[117444] in North American Network Operators' Group
Re: Advertising BGP-4 from two islands
daemon@ATHENA.MIT.EDU (Patrick W. Gilmore)
Sun Sep 13 06:40:42 2009
From: "Patrick W. Gilmore" <patrick@ianai.net>
To: NANOG list <nanog@nanog.org>
In-Reply-To: <3c3e3fca0909122322h16ebf308meaaff631e1e7afae@mail.gmail.com>
Date: Sun, 13 Sep 2009 06:39:30 -0400
Errors-To: nanog-bounces+nanog.discuss=bloom-picayune.mit.edu@nanog.org
On Sep 13, 2009, at 2:22 AM, William Herrin wrote:
> On Sat, Sep 12, 2009 at 9:35 PM, Francois
> Menard<francois@menards.ca> wrote:
>> I have an opportunity to launch services in a remote marke, where I
>> cannot
>> extend my backbone to.
>>
>> However, this market is big enough that I can afford to put a Cisco
>> 7201
>> over there and peer in BGP-4.
>>
>> Do you have any advice as to what may happen if I advertise
>> different blocks
>> from the same AS number, from two different locations, one of which
>> I do not
>> have my own transport facilities to...
>
> This probably qualifies as a "unique routing policy" under ARIN NRPM
> section 5. That allows you to get another AS number.

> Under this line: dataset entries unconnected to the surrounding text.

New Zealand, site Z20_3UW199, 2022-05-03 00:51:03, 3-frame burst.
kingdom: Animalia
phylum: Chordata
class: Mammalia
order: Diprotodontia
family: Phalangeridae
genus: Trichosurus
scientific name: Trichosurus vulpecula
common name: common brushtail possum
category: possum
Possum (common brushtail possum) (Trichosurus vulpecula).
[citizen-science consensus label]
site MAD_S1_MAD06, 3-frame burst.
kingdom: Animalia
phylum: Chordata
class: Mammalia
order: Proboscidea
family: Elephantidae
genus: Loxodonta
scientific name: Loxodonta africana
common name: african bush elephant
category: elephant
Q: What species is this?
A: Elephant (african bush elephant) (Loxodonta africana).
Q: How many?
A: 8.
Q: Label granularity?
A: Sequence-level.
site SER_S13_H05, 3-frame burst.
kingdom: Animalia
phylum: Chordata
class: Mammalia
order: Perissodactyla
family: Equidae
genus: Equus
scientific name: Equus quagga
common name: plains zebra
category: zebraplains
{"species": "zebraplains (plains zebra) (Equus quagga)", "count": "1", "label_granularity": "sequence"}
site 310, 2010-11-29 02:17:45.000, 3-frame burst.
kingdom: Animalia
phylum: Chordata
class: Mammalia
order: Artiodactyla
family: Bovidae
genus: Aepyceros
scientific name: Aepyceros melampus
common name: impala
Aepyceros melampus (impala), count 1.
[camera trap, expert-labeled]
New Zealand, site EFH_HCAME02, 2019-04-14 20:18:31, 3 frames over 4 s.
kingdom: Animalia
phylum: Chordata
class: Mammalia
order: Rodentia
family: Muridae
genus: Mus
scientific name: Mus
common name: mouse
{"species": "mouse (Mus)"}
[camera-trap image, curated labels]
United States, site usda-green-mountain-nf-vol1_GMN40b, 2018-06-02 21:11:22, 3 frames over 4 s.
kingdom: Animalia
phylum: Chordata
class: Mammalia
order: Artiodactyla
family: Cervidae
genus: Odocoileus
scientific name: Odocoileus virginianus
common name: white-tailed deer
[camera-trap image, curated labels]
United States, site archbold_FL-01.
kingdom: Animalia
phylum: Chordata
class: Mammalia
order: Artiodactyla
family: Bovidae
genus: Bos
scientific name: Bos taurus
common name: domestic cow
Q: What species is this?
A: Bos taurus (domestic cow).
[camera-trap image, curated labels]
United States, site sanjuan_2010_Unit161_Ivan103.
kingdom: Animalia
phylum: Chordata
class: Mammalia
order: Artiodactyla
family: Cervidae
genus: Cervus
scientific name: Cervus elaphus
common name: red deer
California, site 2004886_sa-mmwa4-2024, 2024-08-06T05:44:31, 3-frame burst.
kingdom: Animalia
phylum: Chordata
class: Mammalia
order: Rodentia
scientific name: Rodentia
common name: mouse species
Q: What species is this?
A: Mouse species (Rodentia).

Why burn an ASN? There is no need. With "neighbor $FOO allowas-in",
you can even see your own prefixes.
> You could also get a small block of staticly-routed IPs from your ISPs
> in each location and use them to anchor a VPN (e.g. a GRE tunnel).
> That'd have the effect of extending your backbone.
Another useful suggestion. Hell, don't even need GRE tunnels - who
said all your IP space had to be in your personal ASN?